=== DATA ROWS ===

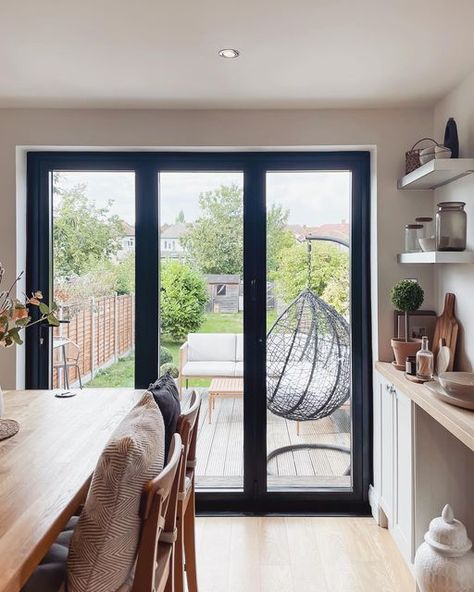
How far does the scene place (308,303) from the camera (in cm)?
315

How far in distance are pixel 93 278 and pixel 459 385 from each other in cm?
229

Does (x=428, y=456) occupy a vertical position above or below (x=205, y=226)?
below

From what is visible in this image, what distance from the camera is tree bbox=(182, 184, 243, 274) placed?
3143mm

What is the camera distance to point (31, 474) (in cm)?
147

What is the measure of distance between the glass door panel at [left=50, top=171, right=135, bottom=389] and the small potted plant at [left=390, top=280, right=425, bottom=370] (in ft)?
5.50

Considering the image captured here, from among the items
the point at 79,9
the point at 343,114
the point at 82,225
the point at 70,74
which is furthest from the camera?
the point at 82,225

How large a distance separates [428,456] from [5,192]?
2863 mm

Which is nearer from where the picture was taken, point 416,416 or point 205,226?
point 416,416

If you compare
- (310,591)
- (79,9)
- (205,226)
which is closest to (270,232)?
(205,226)

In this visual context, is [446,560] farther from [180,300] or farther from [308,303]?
[180,300]

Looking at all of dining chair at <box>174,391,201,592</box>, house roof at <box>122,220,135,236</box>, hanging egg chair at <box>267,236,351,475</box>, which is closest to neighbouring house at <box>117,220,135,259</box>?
house roof at <box>122,220,135,236</box>

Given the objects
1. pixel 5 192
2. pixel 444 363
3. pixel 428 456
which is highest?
pixel 5 192

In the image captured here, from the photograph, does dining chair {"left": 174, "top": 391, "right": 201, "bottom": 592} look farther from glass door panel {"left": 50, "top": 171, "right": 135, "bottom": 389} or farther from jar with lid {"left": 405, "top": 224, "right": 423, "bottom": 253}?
jar with lid {"left": 405, "top": 224, "right": 423, "bottom": 253}

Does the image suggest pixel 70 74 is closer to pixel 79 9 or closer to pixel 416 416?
pixel 79 9
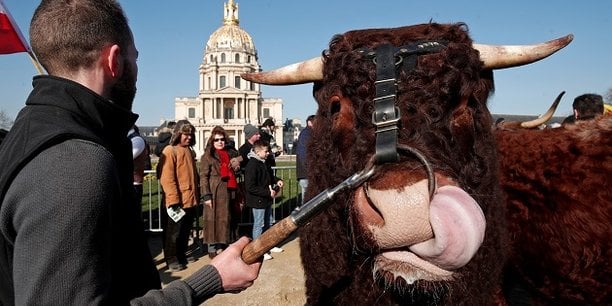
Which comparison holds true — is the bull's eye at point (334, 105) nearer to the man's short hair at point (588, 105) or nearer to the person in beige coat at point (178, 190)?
the man's short hair at point (588, 105)

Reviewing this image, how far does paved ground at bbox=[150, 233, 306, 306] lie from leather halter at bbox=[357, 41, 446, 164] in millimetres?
4382

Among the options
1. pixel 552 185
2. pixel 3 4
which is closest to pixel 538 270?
pixel 552 185

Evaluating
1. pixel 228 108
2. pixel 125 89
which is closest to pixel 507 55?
pixel 125 89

===

Copy out everything in the listing from the line containing "In the image" down to the end of the listing, omitting the pictures.

In the image captured here, from the photograph, does dining chair {"left": 174, "top": 391, "right": 201, "bottom": 592} look farther from glass door panel {"left": 50, "top": 171, "right": 135, "bottom": 389} or farther from jar with lid {"left": 405, "top": 224, "right": 423, "bottom": 253}?
jar with lid {"left": 405, "top": 224, "right": 423, "bottom": 253}

Does the image suggest pixel 70 74 is closer to pixel 79 9 or closer to pixel 416 416?
pixel 79 9
Which comparison holds true — is the bull's eye at point (334, 105) nearer to the man's short hair at point (588, 105) or nearer to the person in beige coat at point (178, 190)?
the man's short hair at point (588, 105)

Reviewing this image, how far does paved ground at bbox=[150, 233, 306, 306] lie from leather halter at bbox=[357, 41, 446, 164] in millimetres?
4382

Among the options
1. pixel 552 185
2. pixel 3 4
which is closest to pixel 538 270?
pixel 552 185

Evaluating
1. pixel 228 108
2. pixel 125 89
which is closest to pixel 507 55?
pixel 125 89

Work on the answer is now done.